## start
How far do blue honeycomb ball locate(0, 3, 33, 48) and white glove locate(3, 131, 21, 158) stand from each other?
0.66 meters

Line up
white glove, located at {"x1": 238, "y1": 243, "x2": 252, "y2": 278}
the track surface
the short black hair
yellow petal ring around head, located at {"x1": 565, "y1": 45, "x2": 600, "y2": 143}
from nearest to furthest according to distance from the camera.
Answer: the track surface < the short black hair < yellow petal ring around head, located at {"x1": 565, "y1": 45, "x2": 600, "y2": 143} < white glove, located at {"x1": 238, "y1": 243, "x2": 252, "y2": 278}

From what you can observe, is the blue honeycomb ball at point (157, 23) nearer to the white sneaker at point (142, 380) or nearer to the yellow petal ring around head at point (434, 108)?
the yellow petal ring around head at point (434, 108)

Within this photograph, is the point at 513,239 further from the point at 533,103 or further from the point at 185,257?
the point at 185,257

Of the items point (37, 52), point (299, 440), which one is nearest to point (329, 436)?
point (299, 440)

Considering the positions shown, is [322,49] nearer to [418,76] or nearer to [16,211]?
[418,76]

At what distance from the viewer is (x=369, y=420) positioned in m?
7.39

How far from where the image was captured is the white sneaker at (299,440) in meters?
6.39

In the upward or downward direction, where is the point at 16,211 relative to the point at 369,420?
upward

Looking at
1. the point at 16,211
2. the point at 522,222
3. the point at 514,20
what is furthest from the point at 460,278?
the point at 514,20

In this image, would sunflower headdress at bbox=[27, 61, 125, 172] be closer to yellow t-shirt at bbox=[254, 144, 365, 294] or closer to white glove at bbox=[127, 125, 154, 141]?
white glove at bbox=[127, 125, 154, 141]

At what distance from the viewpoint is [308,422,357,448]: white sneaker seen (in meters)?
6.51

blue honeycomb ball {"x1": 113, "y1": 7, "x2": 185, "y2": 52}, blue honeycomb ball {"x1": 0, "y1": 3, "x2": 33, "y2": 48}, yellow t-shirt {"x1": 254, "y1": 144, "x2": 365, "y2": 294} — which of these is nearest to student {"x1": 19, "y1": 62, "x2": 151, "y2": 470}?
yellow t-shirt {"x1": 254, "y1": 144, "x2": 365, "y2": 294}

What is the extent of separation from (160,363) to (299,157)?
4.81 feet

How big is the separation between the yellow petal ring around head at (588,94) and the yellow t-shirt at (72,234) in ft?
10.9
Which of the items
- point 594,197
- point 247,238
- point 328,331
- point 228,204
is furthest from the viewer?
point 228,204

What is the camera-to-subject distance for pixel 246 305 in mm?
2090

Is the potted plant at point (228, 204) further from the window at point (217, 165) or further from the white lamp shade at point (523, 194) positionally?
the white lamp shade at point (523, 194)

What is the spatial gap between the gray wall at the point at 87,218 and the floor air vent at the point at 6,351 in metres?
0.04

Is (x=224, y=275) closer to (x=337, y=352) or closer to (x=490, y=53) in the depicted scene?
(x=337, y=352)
## end
▶ **SET PROBLEM**
Copy the entire listing above without changing a single character.

▶ **ANSWER TO THE TASK**
How far do blue honeycomb ball locate(0, 3, 33, 48) and white glove locate(3, 131, 21, 158) stand from each other?
0.66 meters

Line up
white glove, located at {"x1": 238, "y1": 243, "x2": 252, "y2": 278}
the track surface
the short black hair
yellow petal ring around head, located at {"x1": 565, "y1": 45, "x2": 600, "y2": 143}
from nearest to furthest according to distance from the camera.
Answer: the track surface < the short black hair < yellow petal ring around head, located at {"x1": 565, "y1": 45, "x2": 600, "y2": 143} < white glove, located at {"x1": 238, "y1": 243, "x2": 252, "y2": 278}

From what you can observe, is the blue honeycomb ball at point (157, 23) nearer to the white sneaker at point (142, 380) or nearer to the yellow petal ring around head at point (434, 108)?
the yellow petal ring around head at point (434, 108)

Within this photograph, is the point at 513,239 further from the point at 533,103 or further from the point at 185,257?
the point at 185,257

Of the items point (37, 52), point (299, 440), which one is nearest to point (329, 436)?
point (299, 440)

Considering the positions shown, is [322,49] nearer to [418,76] or nearer to [16,211]?
[418,76]

At what distance from the viewer is (x=369, y=420) positioned in m?
7.39

How far from where the image was captured is the white sneaker at (299,440) in meters?
6.39

In the upward or downward direction, where is the point at 16,211 relative to the point at 369,420?
upward

Looking at
1. the point at 16,211
2. the point at 522,222
3. the point at 514,20
what is furthest from the point at 460,278?
the point at 514,20

In this image, would sunflower headdress at bbox=[27, 61, 125, 172] be closer to yellow t-shirt at bbox=[254, 144, 365, 294] or closer to white glove at bbox=[127, 125, 154, 141]?
white glove at bbox=[127, 125, 154, 141]

At what distance from the viewpoint is [308,422,357,448]: white sneaker seen (in meters)?
6.51

blue honeycomb ball {"x1": 113, "y1": 7, "x2": 185, "y2": 52}, blue honeycomb ball {"x1": 0, "y1": 3, "x2": 33, "y2": 48}, yellow t-shirt {"x1": 254, "y1": 144, "x2": 365, "y2": 294} — which of these is nearest to student {"x1": 19, "y1": 62, "x2": 151, "y2": 470}?
yellow t-shirt {"x1": 254, "y1": 144, "x2": 365, "y2": 294}

What is the extent of separation from (160,363) to (299,157)?
4.81 feet

How big is the separation between the yellow petal ring around head at (588,94) and the yellow t-shirt at (72,234) in ft?
10.9
Which of the items
- point 594,197
- point 247,238
- point 328,331
- point 228,204
is furthest from the viewer?
point 228,204

What is the camera-to-subject distance for pixel 246 305 in mm?
2090

Is the potted plant at point (228, 204) further from the window at point (217, 165) or further from the white lamp shade at point (523, 194) positionally?
the white lamp shade at point (523, 194)

What is the spatial gap between the gray wall at the point at 87,218 and the floor air vent at the point at 6,351 in metres?
0.04

Is (x=224, y=275) closer to (x=337, y=352) or closer to (x=490, y=53) in the depicted scene?
(x=337, y=352)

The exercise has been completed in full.